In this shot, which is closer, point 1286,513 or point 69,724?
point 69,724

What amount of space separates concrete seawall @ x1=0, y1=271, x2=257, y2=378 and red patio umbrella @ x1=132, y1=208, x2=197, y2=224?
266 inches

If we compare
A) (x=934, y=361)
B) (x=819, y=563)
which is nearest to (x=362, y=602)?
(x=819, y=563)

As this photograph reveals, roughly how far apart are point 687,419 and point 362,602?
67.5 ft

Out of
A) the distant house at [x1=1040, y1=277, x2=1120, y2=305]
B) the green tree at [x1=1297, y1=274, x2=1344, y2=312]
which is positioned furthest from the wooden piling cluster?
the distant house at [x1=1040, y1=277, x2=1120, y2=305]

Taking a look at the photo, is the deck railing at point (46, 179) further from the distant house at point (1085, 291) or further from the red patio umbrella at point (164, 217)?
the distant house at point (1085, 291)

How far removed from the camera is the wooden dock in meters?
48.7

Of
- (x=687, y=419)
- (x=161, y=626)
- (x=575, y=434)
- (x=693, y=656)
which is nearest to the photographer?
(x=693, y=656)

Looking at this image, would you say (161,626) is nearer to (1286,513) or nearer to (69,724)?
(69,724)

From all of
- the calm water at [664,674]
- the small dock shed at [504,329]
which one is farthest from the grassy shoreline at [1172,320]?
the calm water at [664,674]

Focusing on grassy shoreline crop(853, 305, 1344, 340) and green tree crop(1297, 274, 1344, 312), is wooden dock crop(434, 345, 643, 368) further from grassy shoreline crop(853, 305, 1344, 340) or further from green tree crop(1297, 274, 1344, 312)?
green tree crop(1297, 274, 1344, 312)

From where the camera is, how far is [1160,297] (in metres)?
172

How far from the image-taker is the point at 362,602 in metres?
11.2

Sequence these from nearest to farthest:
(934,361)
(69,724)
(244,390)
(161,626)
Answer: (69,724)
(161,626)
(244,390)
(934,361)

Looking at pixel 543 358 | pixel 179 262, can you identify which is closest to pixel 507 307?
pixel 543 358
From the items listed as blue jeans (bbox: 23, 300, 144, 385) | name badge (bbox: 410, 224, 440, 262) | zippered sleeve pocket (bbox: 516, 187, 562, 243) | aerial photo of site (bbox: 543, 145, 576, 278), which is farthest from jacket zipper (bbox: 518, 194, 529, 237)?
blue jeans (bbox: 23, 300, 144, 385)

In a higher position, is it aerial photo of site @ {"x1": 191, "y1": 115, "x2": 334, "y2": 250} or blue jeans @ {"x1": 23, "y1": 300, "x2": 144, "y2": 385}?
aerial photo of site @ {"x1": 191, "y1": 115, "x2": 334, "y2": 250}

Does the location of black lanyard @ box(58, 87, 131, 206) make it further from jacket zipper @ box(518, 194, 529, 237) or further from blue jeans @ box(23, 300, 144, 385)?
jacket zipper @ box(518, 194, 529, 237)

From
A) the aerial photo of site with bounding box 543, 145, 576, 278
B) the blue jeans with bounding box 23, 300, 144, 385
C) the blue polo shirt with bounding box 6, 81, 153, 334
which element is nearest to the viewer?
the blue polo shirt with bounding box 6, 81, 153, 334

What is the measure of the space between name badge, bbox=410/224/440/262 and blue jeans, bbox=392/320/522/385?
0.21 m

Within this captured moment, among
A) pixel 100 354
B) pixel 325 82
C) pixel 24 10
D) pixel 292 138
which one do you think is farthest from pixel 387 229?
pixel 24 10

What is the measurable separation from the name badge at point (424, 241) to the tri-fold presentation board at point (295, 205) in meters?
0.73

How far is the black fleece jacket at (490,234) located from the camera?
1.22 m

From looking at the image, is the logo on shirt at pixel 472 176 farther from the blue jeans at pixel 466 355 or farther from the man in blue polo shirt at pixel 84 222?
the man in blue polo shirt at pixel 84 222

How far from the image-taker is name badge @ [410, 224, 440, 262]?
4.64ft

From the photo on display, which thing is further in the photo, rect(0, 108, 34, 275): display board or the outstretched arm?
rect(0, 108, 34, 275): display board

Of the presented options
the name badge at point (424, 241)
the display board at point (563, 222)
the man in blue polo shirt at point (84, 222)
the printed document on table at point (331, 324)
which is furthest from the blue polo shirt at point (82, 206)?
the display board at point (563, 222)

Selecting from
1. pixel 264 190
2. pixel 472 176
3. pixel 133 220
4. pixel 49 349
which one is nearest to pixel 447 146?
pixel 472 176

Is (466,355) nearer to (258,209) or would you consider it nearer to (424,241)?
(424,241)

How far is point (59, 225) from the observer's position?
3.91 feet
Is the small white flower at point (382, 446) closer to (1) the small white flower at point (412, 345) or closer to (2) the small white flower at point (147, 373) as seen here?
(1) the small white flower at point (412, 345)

## EXERCISE PROMPT
Quote every row above word for word, leaving nothing out and adding nothing.

## ANSWER TO THIS TASK
In this shot, which is closer, point 1286,513 or point 69,724?
point 69,724

What amount of space separates concrete seawall @ x1=0, y1=271, x2=257, y2=378 and red patio umbrella @ x1=132, y1=208, x2=197, y2=224?
266 inches

If we compare
A) (x=934, y=361)
B) (x=819, y=563)
which is nearest to (x=362, y=602)?
(x=819, y=563)

As this photograph reveals, roughly how far apart are point 687,419 and point 362,602?
67.5 ft

Out of
A) the distant house at [x1=1040, y1=277, x2=1120, y2=305]
B) the green tree at [x1=1297, y1=274, x2=1344, y2=312]
which is positioned furthest from the wooden piling cluster?
the distant house at [x1=1040, y1=277, x2=1120, y2=305]

Taking a look at the photo, is the deck railing at point (46, 179) further from the distant house at point (1085, 291) or further from the red patio umbrella at point (164, 217)?
the distant house at point (1085, 291)

How far removed from the camera is the wooden dock in meters?
48.7

Of
- (x=687, y=419)
- (x=161, y=626)
- (x=575, y=434)
- (x=693, y=656)
which is nearest to the photographer?
(x=693, y=656)

Looking at this image, would you say (161,626) is nearer to (1286,513) or nearer to (69,724)?
(69,724)

From all of
- the calm water at [664,674]
- the small dock shed at [504,329]
which one is farthest from the grassy shoreline at [1172,320]?
the calm water at [664,674]

Focusing on grassy shoreline crop(853, 305, 1344, 340) and green tree crop(1297, 274, 1344, 312), is wooden dock crop(434, 345, 643, 368) further from grassy shoreline crop(853, 305, 1344, 340) or further from green tree crop(1297, 274, 1344, 312)?
green tree crop(1297, 274, 1344, 312)

From where the camera is, how far is [1160,297] (in metres)?
172

How far from the image-taker is the point at 362,602 in metres?
11.2

Sequence these from nearest to farthest:
(934,361)
(69,724)
(244,390)
(161,626)
Answer: (69,724)
(161,626)
(244,390)
(934,361)

Looking at pixel 543 358 | pixel 179 262, can you identify which is closest to pixel 507 307?
pixel 543 358
From the items listed as blue jeans (bbox: 23, 300, 144, 385) | name badge (bbox: 410, 224, 440, 262) | zippered sleeve pocket (bbox: 516, 187, 562, 243) | aerial photo of site (bbox: 543, 145, 576, 278), which is farthest from jacket zipper (bbox: 518, 194, 529, 237)?
blue jeans (bbox: 23, 300, 144, 385)

In a higher position, is it aerial photo of site @ {"x1": 191, "y1": 115, "x2": 334, "y2": 250} or blue jeans @ {"x1": 23, "y1": 300, "x2": 144, "y2": 385}?
aerial photo of site @ {"x1": 191, "y1": 115, "x2": 334, "y2": 250}

Does the location of black lanyard @ box(58, 87, 131, 206) make it further from jacket zipper @ box(518, 194, 529, 237) or further from blue jeans @ box(23, 300, 144, 385)?
jacket zipper @ box(518, 194, 529, 237)

From
A) the aerial photo of site with bounding box 543, 145, 576, 278
B) the blue jeans with bounding box 23, 300, 144, 385
C) the blue polo shirt with bounding box 6, 81, 153, 334
which element is nearest to the viewer?
the blue polo shirt with bounding box 6, 81, 153, 334

What is the measure of the space between name badge, bbox=410/224/440/262 and blue jeans, bbox=392/320/522/385?
0.21 m

Within this captured moment, among
A) pixel 100 354
B) pixel 325 82
C) pixel 24 10
D) pixel 292 138
which one do you think is farthest from pixel 387 229?
pixel 24 10

What is the measurable separation from the name badge at point (424, 241) to the tri-fold presentation board at point (295, 205) in meters?
0.73

How far is the black fleece jacket at (490,234) located from the camera?
1.22 m

From looking at the image, is the logo on shirt at pixel 472 176 farther from the blue jeans at pixel 466 355 or farther from the man in blue polo shirt at pixel 84 222?
the man in blue polo shirt at pixel 84 222

How far from the image-taker is name badge @ [410, 224, 440, 262]?
4.64ft

From the photo on display, which thing is further in the photo, rect(0, 108, 34, 275): display board or the outstretched arm?
rect(0, 108, 34, 275): display board

Of the presented options
the name badge at point (424, 241)
the display board at point (563, 222)
the man in blue polo shirt at point (84, 222)
the printed document on table at point (331, 324)
which is furthest from the blue polo shirt at point (82, 206)?
the display board at point (563, 222)

Selecting from
1. pixel 264 190
2. pixel 472 176
3. pixel 133 220
4. pixel 49 349
which one is nearest to pixel 447 146?
pixel 472 176

Is (466,355) nearer to (258,209) or would you consider it nearer to (424,241)?
(424,241)

How far is point (59, 225) from the observer's position?
3.91 feet
Is the small white flower at point (382, 446) closer to (1) the small white flower at point (412, 345) or closer to (2) the small white flower at point (147, 373) as seen here?
(1) the small white flower at point (412, 345)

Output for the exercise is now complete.